*EXERCISE BRIEF*
Copy every one of the entries below word for word, line by line, without changing any character.

● ● ● ●

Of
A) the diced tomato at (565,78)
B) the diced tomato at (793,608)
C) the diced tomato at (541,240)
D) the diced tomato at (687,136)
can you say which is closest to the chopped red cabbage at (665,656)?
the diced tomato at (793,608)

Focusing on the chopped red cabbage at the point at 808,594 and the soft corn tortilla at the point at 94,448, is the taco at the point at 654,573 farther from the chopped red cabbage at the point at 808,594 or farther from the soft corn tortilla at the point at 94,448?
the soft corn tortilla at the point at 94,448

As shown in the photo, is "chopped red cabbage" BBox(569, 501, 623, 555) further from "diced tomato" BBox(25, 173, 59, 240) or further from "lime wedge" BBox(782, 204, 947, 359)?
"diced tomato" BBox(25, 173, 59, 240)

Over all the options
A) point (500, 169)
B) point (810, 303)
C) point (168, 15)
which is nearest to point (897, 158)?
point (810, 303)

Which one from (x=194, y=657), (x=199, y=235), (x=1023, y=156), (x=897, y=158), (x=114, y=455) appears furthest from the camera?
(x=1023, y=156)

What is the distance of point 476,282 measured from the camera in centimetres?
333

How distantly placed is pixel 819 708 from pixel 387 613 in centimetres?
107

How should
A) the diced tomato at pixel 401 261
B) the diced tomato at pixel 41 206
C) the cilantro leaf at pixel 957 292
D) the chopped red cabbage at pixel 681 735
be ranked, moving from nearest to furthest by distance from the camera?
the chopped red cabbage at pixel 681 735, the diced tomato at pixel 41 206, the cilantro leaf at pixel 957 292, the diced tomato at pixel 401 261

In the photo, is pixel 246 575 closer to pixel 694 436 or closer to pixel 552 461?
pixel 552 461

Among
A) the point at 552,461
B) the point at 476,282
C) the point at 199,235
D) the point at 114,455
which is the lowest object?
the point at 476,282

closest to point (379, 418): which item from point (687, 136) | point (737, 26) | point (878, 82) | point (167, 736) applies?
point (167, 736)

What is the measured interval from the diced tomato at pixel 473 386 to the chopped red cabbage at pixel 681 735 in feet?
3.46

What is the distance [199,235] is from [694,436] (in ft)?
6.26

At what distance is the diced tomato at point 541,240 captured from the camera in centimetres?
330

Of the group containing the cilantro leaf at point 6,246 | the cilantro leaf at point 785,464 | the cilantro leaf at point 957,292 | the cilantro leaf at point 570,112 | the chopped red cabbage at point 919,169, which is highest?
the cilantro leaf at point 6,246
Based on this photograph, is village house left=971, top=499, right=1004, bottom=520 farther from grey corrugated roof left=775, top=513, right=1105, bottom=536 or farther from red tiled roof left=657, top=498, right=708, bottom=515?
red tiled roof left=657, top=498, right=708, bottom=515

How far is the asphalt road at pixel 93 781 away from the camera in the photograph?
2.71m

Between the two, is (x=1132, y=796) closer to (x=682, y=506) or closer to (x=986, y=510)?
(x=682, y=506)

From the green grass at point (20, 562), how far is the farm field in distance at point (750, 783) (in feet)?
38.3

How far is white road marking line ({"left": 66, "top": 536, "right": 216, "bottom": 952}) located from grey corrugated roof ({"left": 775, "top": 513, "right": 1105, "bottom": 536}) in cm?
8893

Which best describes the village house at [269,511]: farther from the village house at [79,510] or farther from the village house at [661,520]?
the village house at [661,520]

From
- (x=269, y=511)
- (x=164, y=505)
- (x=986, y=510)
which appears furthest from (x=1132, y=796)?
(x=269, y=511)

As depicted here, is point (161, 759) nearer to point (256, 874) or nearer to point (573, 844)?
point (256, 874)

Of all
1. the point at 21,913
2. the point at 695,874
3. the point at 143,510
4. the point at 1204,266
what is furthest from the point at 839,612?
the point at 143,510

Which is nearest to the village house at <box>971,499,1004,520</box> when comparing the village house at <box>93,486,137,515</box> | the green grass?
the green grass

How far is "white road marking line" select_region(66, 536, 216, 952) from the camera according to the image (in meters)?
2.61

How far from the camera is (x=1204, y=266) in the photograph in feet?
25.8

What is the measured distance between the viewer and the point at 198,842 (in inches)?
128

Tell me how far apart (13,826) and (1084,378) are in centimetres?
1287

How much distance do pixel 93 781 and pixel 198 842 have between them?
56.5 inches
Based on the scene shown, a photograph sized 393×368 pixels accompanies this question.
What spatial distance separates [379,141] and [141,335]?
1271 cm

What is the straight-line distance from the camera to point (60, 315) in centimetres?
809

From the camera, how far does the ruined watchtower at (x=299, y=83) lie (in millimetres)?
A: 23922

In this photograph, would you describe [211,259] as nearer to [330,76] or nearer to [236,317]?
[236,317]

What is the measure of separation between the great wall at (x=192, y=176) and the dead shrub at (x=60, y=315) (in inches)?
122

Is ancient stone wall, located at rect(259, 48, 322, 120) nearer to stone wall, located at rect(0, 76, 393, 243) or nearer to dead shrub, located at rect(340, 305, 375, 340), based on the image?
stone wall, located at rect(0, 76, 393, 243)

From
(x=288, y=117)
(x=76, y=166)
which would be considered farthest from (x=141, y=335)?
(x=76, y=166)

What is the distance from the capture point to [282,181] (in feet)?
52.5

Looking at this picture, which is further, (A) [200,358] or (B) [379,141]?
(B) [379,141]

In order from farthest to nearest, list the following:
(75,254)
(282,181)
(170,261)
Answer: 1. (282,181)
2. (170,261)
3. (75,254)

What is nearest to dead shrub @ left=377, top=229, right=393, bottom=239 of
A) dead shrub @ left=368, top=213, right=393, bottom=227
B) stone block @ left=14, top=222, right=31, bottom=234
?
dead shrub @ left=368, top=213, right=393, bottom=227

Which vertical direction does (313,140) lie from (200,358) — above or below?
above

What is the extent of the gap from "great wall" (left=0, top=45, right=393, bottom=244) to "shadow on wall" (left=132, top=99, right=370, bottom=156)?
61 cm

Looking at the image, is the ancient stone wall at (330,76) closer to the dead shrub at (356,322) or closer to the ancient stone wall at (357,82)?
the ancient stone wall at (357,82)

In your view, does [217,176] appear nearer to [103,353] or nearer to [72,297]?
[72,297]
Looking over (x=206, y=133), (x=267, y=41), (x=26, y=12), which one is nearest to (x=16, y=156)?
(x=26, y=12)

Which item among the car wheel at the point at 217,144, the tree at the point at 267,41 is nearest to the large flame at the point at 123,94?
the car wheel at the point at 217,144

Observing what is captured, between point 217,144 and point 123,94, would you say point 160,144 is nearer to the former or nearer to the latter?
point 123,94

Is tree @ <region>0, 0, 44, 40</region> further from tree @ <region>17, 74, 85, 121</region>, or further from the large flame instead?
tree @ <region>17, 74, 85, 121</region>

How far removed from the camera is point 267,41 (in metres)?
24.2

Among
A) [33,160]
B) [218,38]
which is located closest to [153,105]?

● ● ● ●

*TASK RESPONSE*
Of
A) the diced tomato at (565,78)
B) the diced tomato at (793,608)
C) the diced tomato at (541,240)
D) the diced tomato at (687,136)
can you say which is closest to the chopped red cabbage at (665,656)?
the diced tomato at (793,608)

Focusing on the chopped red cabbage at the point at 808,594 and the soft corn tortilla at the point at 94,448, is the taco at the point at 654,573 farther from the chopped red cabbage at the point at 808,594 or farther from the soft corn tortilla at the point at 94,448?
the soft corn tortilla at the point at 94,448

As shown in the photo, is "chopped red cabbage" BBox(569, 501, 623, 555) further from "diced tomato" BBox(25, 173, 59, 240) or further from "lime wedge" BBox(782, 204, 947, 359)?
"diced tomato" BBox(25, 173, 59, 240)

Over all the options
A) point (500, 169)
B) point (810, 303)
C) point (168, 15)
which is nearest to point (897, 158)?
point (810, 303)

Which one from (x=194, y=657), (x=199, y=235), (x=1023, y=156), (x=897, y=158), (x=114, y=455) appears furthest from the camera?
(x=1023, y=156)

What is the distance of point 476,282 measured from the camera in centimetres?
333

How distantly placed is pixel 819 708 from pixel 387 613 in centimetres?
107

How should
A) the diced tomato at pixel 401 261
B) the diced tomato at pixel 41 206
C) the cilantro leaf at pixel 957 292
D) the chopped red cabbage at pixel 681 735
be ranked, moving from nearest to furthest by distance from the camera?
the chopped red cabbage at pixel 681 735, the diced tomato at pixel 41 206, the cilantro leaf at pixel 957 292, the diced tomato at pixel 401 261

In the photo, is pixel 246 575 closer to pixel 694 436 or closer to pixel 552 461?
pixel 552 461

Among
A) the point at 552,461
B) the point at 476,282
C) the point at 199,235
D) the point at 114,455
which is the lowest object?
the point at 476,282

closest to point (379, 418): which item from point (687, 136) | point (737, 26) | point (878, 82) | point (167, 736) applies?
point (167, 736)

What is the measured interval from the diced tomato at pixel 473 386 to the chopped red cabbage at pixel 681 735 in feet?
3.46

What is the distance [199,235] is from [694,436] (in ft)?
6.26

At what distance is the diced tomato at point 541,240 captured from the camera in centimetres?
330

Of the group containing the cilantro leaf at point 6,246 | the cilantro leaf at point 785,464 | the cilantro leaf at point 957,292 | the cilantro leaf at point 570,112 | the chopped red cabbage at point 919,169, which is highest?
the cilantro leaf at point 6,246
Based on this photograph, is village house left=971, top=499, right=1004, bottom=520 farther from grey corrugated roof left=775, top=513, right=1105, bottom=536 or farther from red tiled roof left=657, top=498, right=708, bottom=515?
red tiled roof left=657, top=498, right=708, bottom=515

How far is the asphalt road at pixel 93 781 away from the camera in the photograph?
2.71m

Between the two, is (x=1132, y=796) closer to (x=682, y=506) or closer to (x=986, y=510)?
(x=682, y=506)

From the green grass at point (20, 562), how far is the farm field in distance at point (750, 783) (in feet)?
38.3

How far is white road marking line ({"left": 66, "top": 536, "right": 216, "bottom": 952}) located from grey corrugated roof ({"left": 775, "top": 513, "right": 1105, "bottom": 536}) in cm?
8893

Which best describes the village house at [269,511]: farther from the village house at [79,510] or farther from the village house at [661,520]?
the village house at [661,520]

From
- (x=269, y=511)
- (x=164, y=505)
- (x=986, y=510)
which appears furthest from (x=1132, y=796)?
(x=269, y=511)

As depicted here, is point (161, 759) nearer to point (256, 874) or nearer to point (573, 844)?
point (256, 874)

Of all
1. the point at 21,913
2. the point at 695,874
3. the point at 143,510
4. the point at 1204,266
what is furthest from the point at 839,612?
the point at 143,510

Which is nearest to the village house at <box>971,499,1004,520</box> when comparing the village house at <box>93,486,137,515</box> | the green grass?
the green grass

How far is "white road marking line" select_region(66, 536, 216, 952) from the camera according to the image (in meters)?
2.61

How far from the camera is (x=1204, y=266) in the photograph in feet?
25.8

What is the measured distance between the viewer and the point at 198,842 (in inches)?
128

Tell me how far apart (13,826) and (1084,378) are in centimetres?
1287

How much distance do pixel 93 781 and pixel 198 842 have between them?
56.5 inches
Based on the scene shown, a photograph sized 393×368 pixels accompanies this question.
What spatial distance separates [379,141] and [141,335]?
1271 cm

What is the straight-line distance from the camera to point (60, 315) in centimetres?
809

From the camera, how far does the ruined watchtower at (x=299, y=83) lie (in millimetres)?
A: 23922

In this photograph, would you describe [211,259] as nearer to [330,76] or nearer to [236,317]?
[236,317]

What is the measure of separation between the great wall at (x=192, y=176) and the dead shrub at (x=60, y=315) (in inches)?
122

Is ancient stone wall, located at rect(259, 48, 322, 120) nearer to stone wall, located at rect(0, 76, 393, 243) or nearer to dead shrub, located at rect(340, 305, 375, 340), based on the image?
stone wall, located at rect(0, 76, 393, 243)

From
(x=288, y=117)
(x=76, y=166)
which would be considered farthest from (x=141, y=335)?
(x=76, y=166)

What is the distance from the capture point to [282,181] (in feet)?
52.5

Looking at this picture, which is further, (A) [200,358] or (B) [379,141]?
(B) [379,141]

In order from farthest to nearest, list the following:
(75,254)
(282,181)
(170,261)
Answer: 1. (282,181)
2. (170,261)
3. (75,254)

What is nearest to dead shrub @ left=377, top=229, right=393, bottom=239 of
A) dead shrub @ left=368, top=213, right=393, bottom=227
B) stone block @ left=14, top=222, right=31, bottom=234
?
dead shrub @ left=368, top=213, right=393, bottom=227

Which vertical direction does (313,140) lie from (200,358) — above or below?
above

What is the extent of the gap from "great wall" (left=0, top=45, right=393, bottom=244) to "shadow on wall" (left=132, top=99, right=370, bottom=156)?
61 cm

Looking at the image, is the ancient stone wall at (330,76) closer to the dead shrub at (356,322) or closer to the ancient stone wall at (357,82)?
the ancient stone wall at (357,82)

In your view, does [217,176] appear nearer to [103,353] or nearer to [72,297]?
[72,297]
Looking over (x=206, y=133), (x=267, y=41), (x=26, y=12), which one is nearest to (x=16, y=156)?
(x=26, y=12)

Which item among the car wheel at the point at 217,144, the tree at the point at 267,41 is nearest to the large flame at the point at 123,94?
the car wheel at the point at 217,144

Observing what is captured, between point 217,144 and point 123,94, would you say point 160,144 is nearer to the former or nearer to the latter?
point 123,94

Is tree @ <region>0, 0, 44, 40</region> further from tree @ <region>17, 74, 85, 121</region>, or further from the large flame instead?
tree @ <region>17, 74, 85, 121</region>

How far removed from the camera is point 267,41 (in metres)?
24.2

Among
A) [33,160]
B) [218,38]
which is located closest to [153,105]?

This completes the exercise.